Crescer sem diagnóstico e tratamento para o TDAH pode trazer efeitos devastadores para um adulto. Para alguns, ter uma perspectiva correta e trazer compreensão para dificuldades sentidas desde sempre. A auto-estima é instantaneamente modificada, pois percepções negativas de si mesmo – “preguiçoso, lerdo, desastrada, avoada, maluco” – não são mais justificadas. Há uma razão para esses comportamentos!
Embora não exista cura para o TDAH, um tratamento multidisciplinar adequado, que trabalhe efetivamente na administração dos sintomas, pode melhorar a auto-estima, o progresso acadêmico, o desempenho no trabalho e a aquisição de habilidades sociais que propiciem relacionamentos interpessoais mais satisfatórios.

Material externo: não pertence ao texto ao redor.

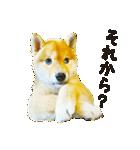 今日も柴犬といっしょ(個別スタンプ:17)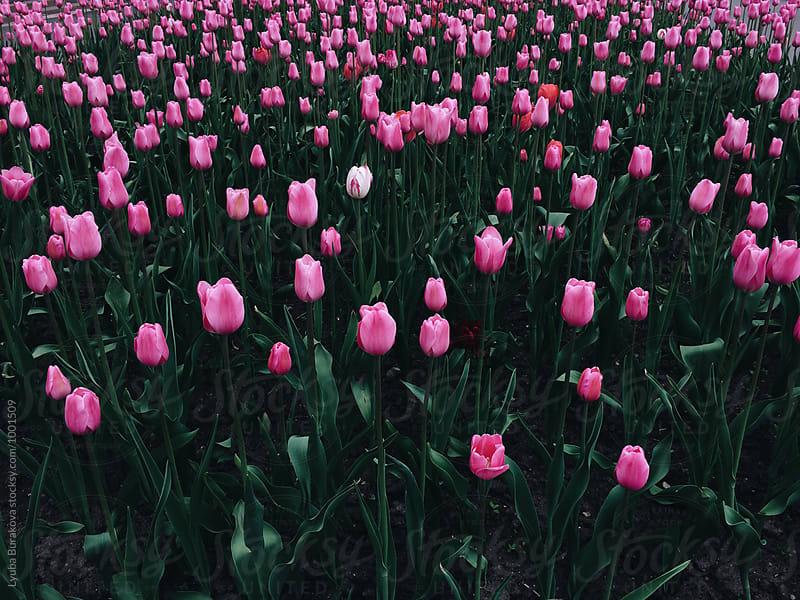 Field of pink tulips by Lyuba Burakova for Stocksy United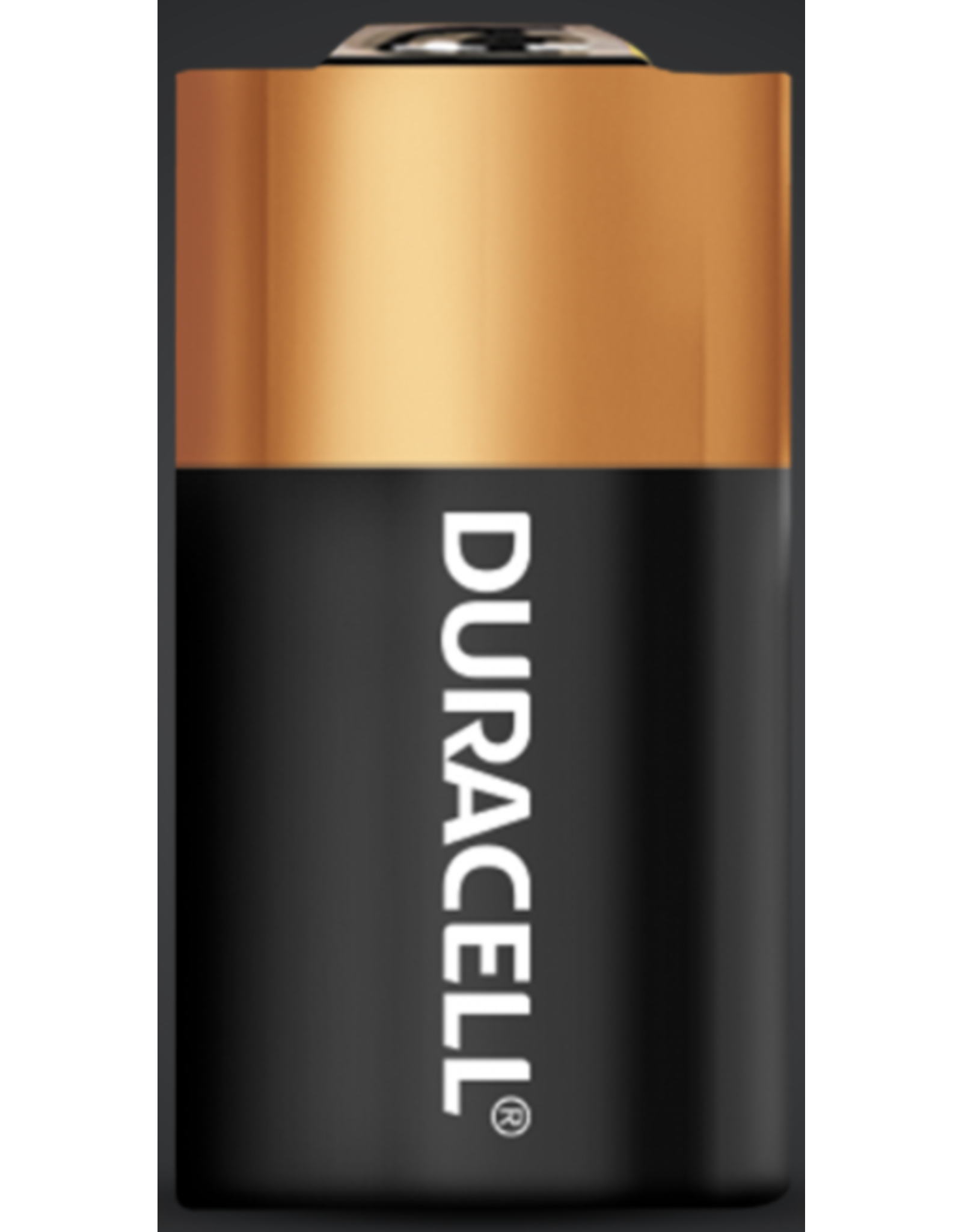 Duracell Duracell 28L 6v Lithium Battery
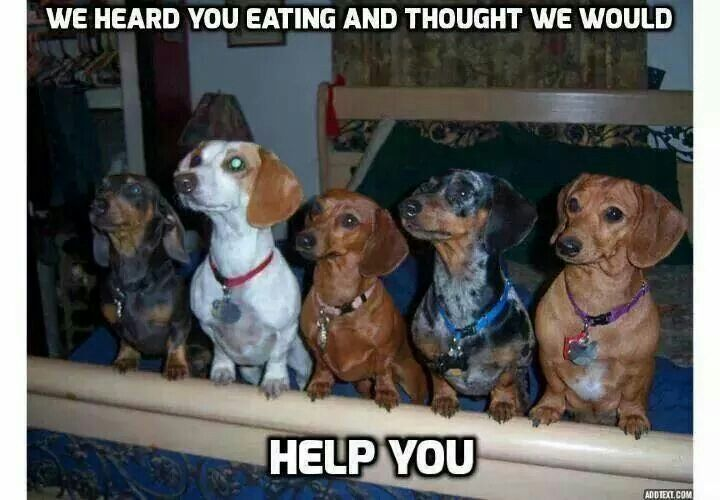 Oh Doxies.....so true :)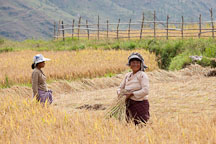 Women harvesting rice in Sopsokha, Bhutan. - Photo #23572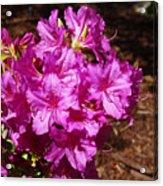Blooming Azaleas Acrylic Print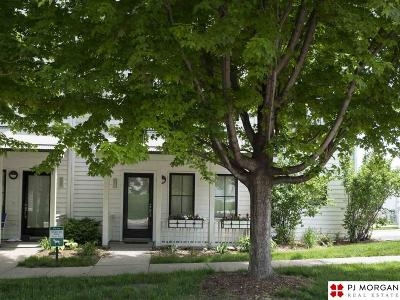 Omaha Rental For Rent: 1111 S 8th Street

O passo inicial desse trabalho é o esclarecimento próprio e dos familiares – o que é o TDAH e como lidar com ele. As pesquisas mostram que a maneira mais eficaz de melhorar os sintomas é o tratamento combinado de medicação estimulante com aconselhamento (do tipo que oferece esclarecimento e apoio). Mas, assim como não há um teste especial para determinar a existência do TDAH, também não há um único tratamento para todos os portadores. O tratamento deve ser exclusivo para cada paciente, e abordar todas as áreas comprometidas.

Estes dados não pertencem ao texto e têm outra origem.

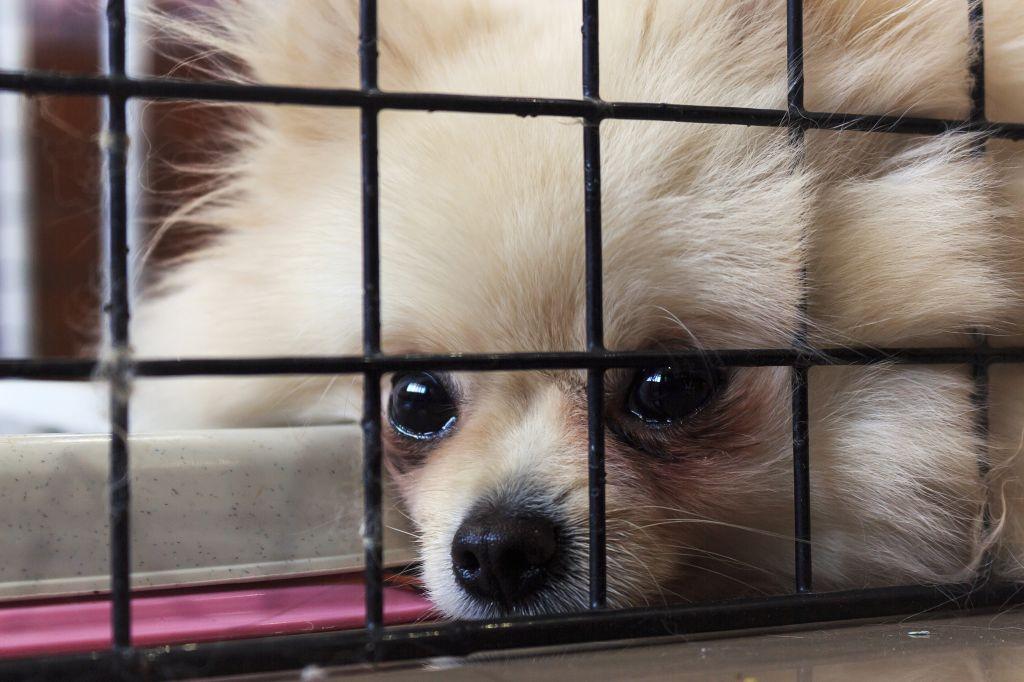 Immer wieder landen Welpen aus illegalen Aufzuchten in den Tierheimen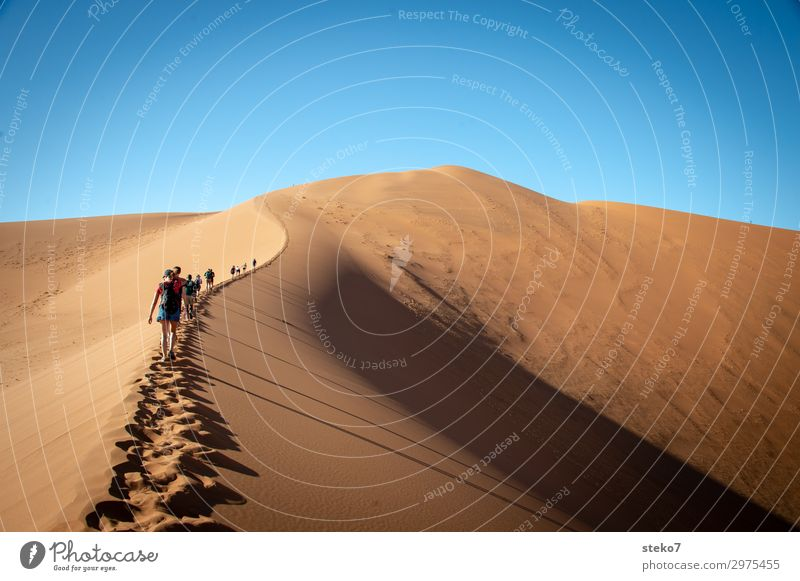 dune hike Group Sand Warmth Drought Desert Namib desert Hiking Together Hot Bright Blue Yellow Thirst Adventure Tourism Vacation & Travel Lanes & trails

Resumindo, tratamento para adulto com TDAH inclui um ou vários dos seguintes componentes:
Consulta com profissionais adequados
Esclarecimentos sobre o TDAH
Medicamentos
Grupo de apoio
Desenvolver estratégias de comportamento para ajudar nos sintomas como fazer listas, consultar agenda e outras rotinas
Terapia individual e/ou conjugal
“coaching”
orientação vocacional
ajuda nas escolhas educacionais e profissionais
acomodações na escola ou no trabalho
perseverança e esforço
 
Um tratamento multidisciplinar e contínuo pode ajudar na acomodação dos sintomas e permitir que os adultos portadores de TDAH tenham uma vida mais produtiva e satisfatória.
 
ORGANIZAÇÃO: UMA SÉRIA DIFICULDADE NA VIDA DO PORTADOR DE TDAH
A falta de organização pode ser uma pedra muito grande no caminho de uma pessoa com TDAH. O ritmo de vida se tornou tão intenso nos últimos anos, que é difícil para qualquer um ser organizado sempre, quanto mais alguém que carrega a desorganização como sintoma de um transtorno. A vida, então, é um desafio – muitas coisas a aprender e a fazer, trabalhos a entregar, datas a lembrar, encontros, hora marcada, quem, como, onde, etc., etc.

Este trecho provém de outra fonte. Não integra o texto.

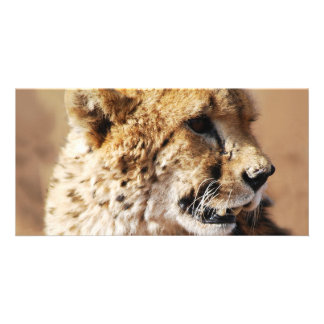 Cheetahs beauty in Africa Picture Card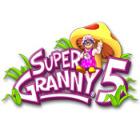 Super Granny 5 game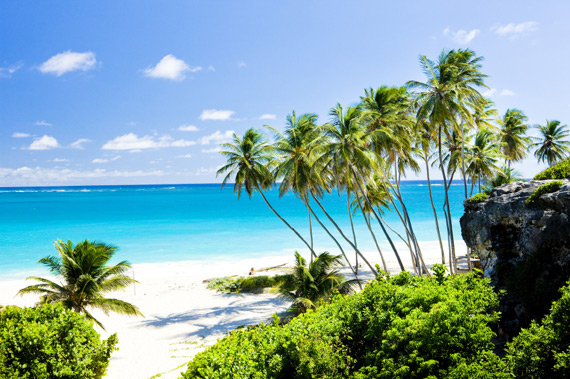 Beautiful Bottom Bay Beach lined with palm trees on the east cost of Barbados, Caribbean.
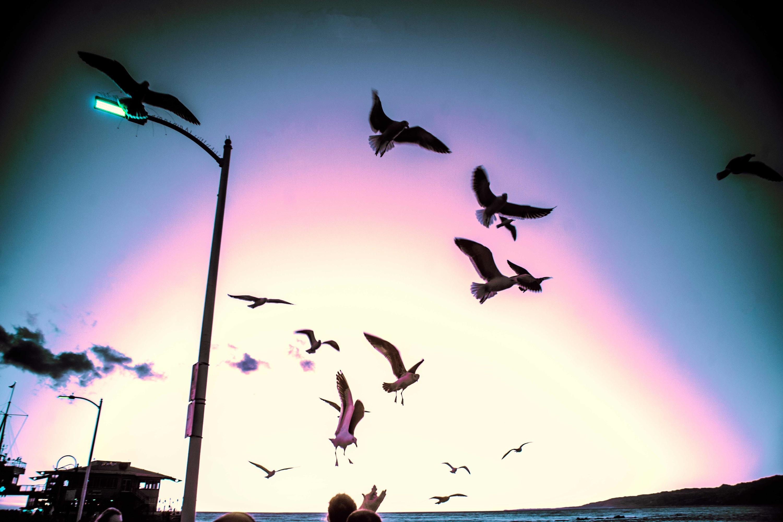 <div class='title'>           seagulls1 copy         </div>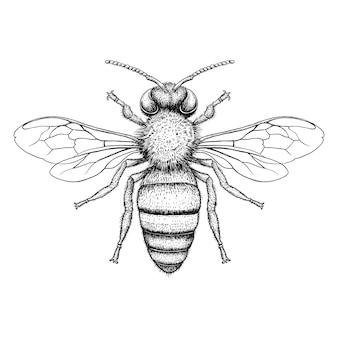 Honey bee engraving illustration on white background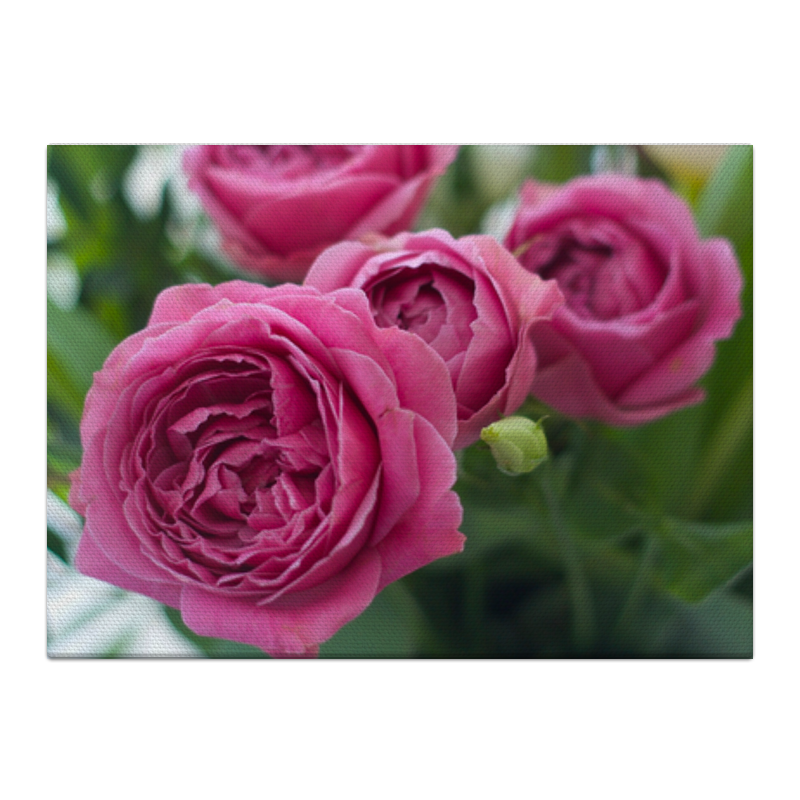Холст 40x55 Printio Розовые розы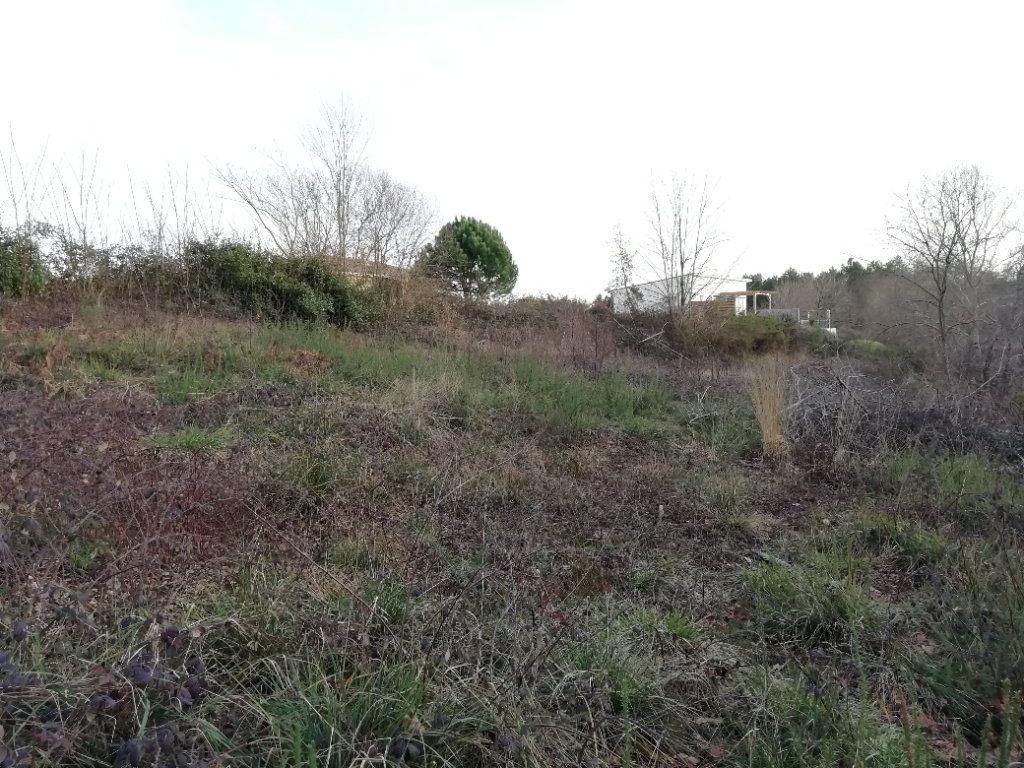 Terrain à vendre 0 1467m2 à Rion-des-Landes vignette-3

Um aspecto interessante do TDAH é a sua imprevisibilidade. A pessoa pode lembrar e lembra de muitas coisas mas, de repente, esquece um compromisso importante, esquece a prova do dia seguinte, não sabe onde está o material necessário para a escola ou o trabalho, e assim por diante. Essa falta de constância no comportamento pode provocar frustração ou zanga nos outros, que atribuem a desorganização à falta de motivação ou falha de caráter (irresponsabilidade, preocupação apenas com as coisas que lhe interessam e incapacidade de assumir compromissos).
Em primeiro lugar, é preciso reconhecer quais as situações que trazem problemas para depois encontrar a solução – uma estratégia que seja adequada à sua própria maneira de agir, estudar, trabalhar e compreender as coisas e o mundo. Não há uma maneira certa ou errada de fazer as coisas, há a sua maneira, a que funciona melhor para cada um. Qualquer sistema de organização vale a pena ser experimentado, mas alguns deles certamente vão falhar. Algumas pessoas acabam criando seus próprios métodos, aquele que melhor atende às suas dificuldades.
São variadas as dificuldades que afligem os portadores de TDAH. Eles podem ter problemas com: cuidados pessoais, organização de material, organização do dinheiro, organização de lugares e espaços, organização do tempo, organização seqüencial e organização mental.
O primeiro passo a ser dado para minimizar os problemas decorrentes da falta de organização é ajudar desenvolver hábitos organizacionais. Tanto em casa quanto na escola, o melhor a se fazer é criar uma estrutura e manter-se nela.